“My friend was a priest of about thirty years of age (this happened some forty years ago). He was working in the country at the time, and had a great deal of leisure for reading, and this he chiefly occupied in the study of various mystics, and most of them of the Quietistic school. You know, too, that one of their characteristic lines of thought lies in the abandonment of all effort save that of adhering to God, and even that is to be a passive rather than an active effort. The soul must lie still, says one of them, and be drawn as if by a rope up the Mount of Perfection. The slightest movement will check or divert that swift and steady approach towards God.

“But my friend not only studied writers of this school intellectually, but he put himself more or less under their spiritual direction. He told me afterwards that it seemed to him that if he used the Sacraments faithfully, and if he found that his devotion towards them did not cool, he would be sufficiently protected against possible extravagances or heresies in his spiritual reading. His daily meditation, too, he told me, began to mean more to him than ever in his lifetime: the presence of God seemed more real and accessible, and, above all, the guidance of God in his daily life more apparent. The time that really matters, as he said to me once, is the time between our religious exercises; and in this time, too, God manifested Himself. In fact, from all that he said to me, I have very little doubt that his character and spiritual life were both deepened and purified, at any rate at first, by his devotional study of these mystics.

“One word more before I begin the actual story.

“I said just now that the guidance of God began to be more apparent in his daily life. There are two main ways of settling questions that come up for decision, and both ways are possible to a religious man. One way is to lay stress on the intellectual side, to weigh the arguments carefully, and decide, as it were, by reasoning alone: the other is to lay comparatively little stress on the arguments and the intellectual side generally, and to make the main effort lie in the aspiration of the will towards God for guidance. We may call them, roughly, the intellectual and the intuitive. Now of course my friend’s mystical studies inclined him more and more towards the latter. He told me, in fact, that in the most ordinary questions––in his visiting his people––in his preaching––in his dealings with souls––he began more and more to refuse intellectual light, and to trust instead to the immediate interior guidance of the Holy Ghost. More than once, for example, he laid aside the sermon he had prepared, as he entered the pulpit, and preached from a text that had seemed to be suggested to him. Of course it was not so good from the literary point of view; but that, as he very justly said, is not the most important question in judging of a sermon. He seemed to find, he told me, that his spiritual power in every way developed, both in his interior life and in his dealings with others.

“In his conversations, too, he would allow long silences to come, if it did not seem to him that God moved him to speak; at other times he would drop conventional modes of speech and say things that, humanly judged, were calculated to do the very opposite of what he personally desired. Sometimes in such a case his wish was attained, and sometimes not; but in both cases he forced himself to regard it as if he had succeeded. In short, he acted and spoke in obedience to this interior drawing, and disregarded consequences entirely. And this, I need hardly say, is one road to interior peace.

“And then at last a startling thing happened.

“There had been some crime committed: I have not an idea what it was. Two men were involved in the consequences. One, whom we will call A., had committed the crime: but he could only be prosecuted if B., whom he had seriously injured, consented to take action. Now my friend was deeply interested in A., and he thought he knew that the one chance of A.’s salvation lay in his being allowed to go unpunished. But Lord B., who, by the way, was an Irish peer, of no importance himself, though his father had been well known, was a hard, vindictive man, and had publicly announced his intention of ruining A. In this state of affairs my friend was asked to intercede by A. and his friends.

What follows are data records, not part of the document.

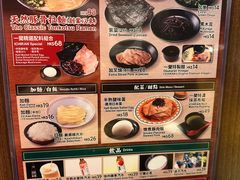 -一兰拉面(铜锣湾店)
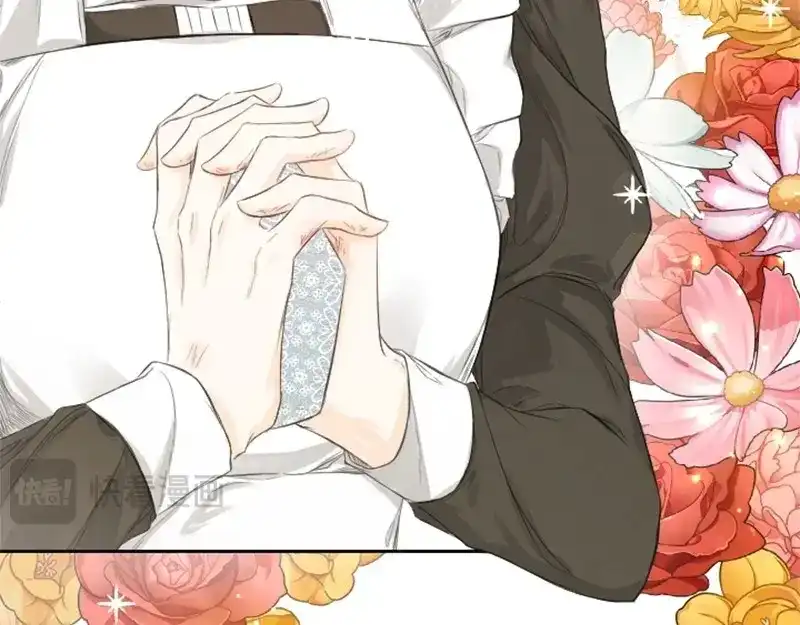 第203页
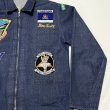 画像6: 60’s Vietnam War Souvenir Denim Jacket  (6)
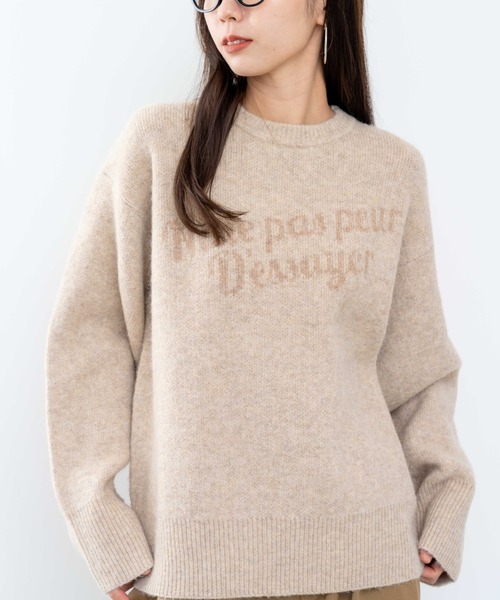 refinedworks（リファインドワークス）の「【refinedworks】モチモチ素材で作成したロゴ入りニットプルオーバー！（ニット/セーター・レディース・グレー/ライトブラウン/ベージュ・FREE）」の13枚目の写真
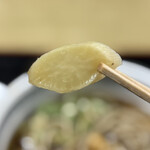 片品庵 - 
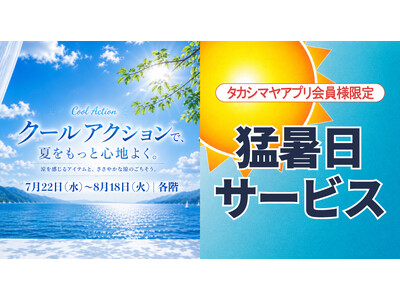 【高崎高島屋】今年の酷暑を涼しく・楽しく・お得に。COOL ACTION・猛暑日サービスなどを実施！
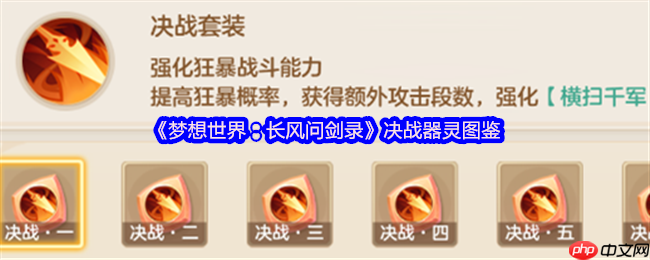 决战器灵终极解析：枪战狂暴之魂，舍弃防御换毁天灭地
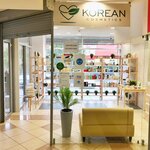 Korean cosmetics Корейская косметика (Stroitelnaya Street, 10), perfume and cosmetics shop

“Lord B. lived in a large country-house some four or five miles from my friend’s house. He was an unmarried man, but generally had his house fairly full of his friends, who did not bear the best possible reputation.

“My friend arrived at the house by appointment with B., whom he did not personally know, towards the close of a rainy autumn afternoon. In spite of his anxiety he had resolved to be guided as usual by the interior monitor whom he had learnt to trust, and he had hardly thought of a single argument which he could use. Yet he felt confident that he was right in coming, and equally confident that he would know what to say when the time came. As he got near the house this confident sense of guidance increased to an extent that almost terrified him. It seemed to him, as he walked under the dripping yellow branches, that a strong, almost physical, oppression carried him forward. As if in a dream he saw the manservant appear in answer to his ring, and heard, as from a great distance, the man tell him that Lord B. had come in a little while before, and was now expecting him in the smoking-room.

“On entering the house these curious sensations, which he hardly attempted to describe to me, seemed to diminish a little, and he felt cool and confident. He told me that the sense of oppression resting on him was dispelled, as if by a breeze, as he passed along the corridor on the ground floor on his way to the smoking-room in the west wing of the house.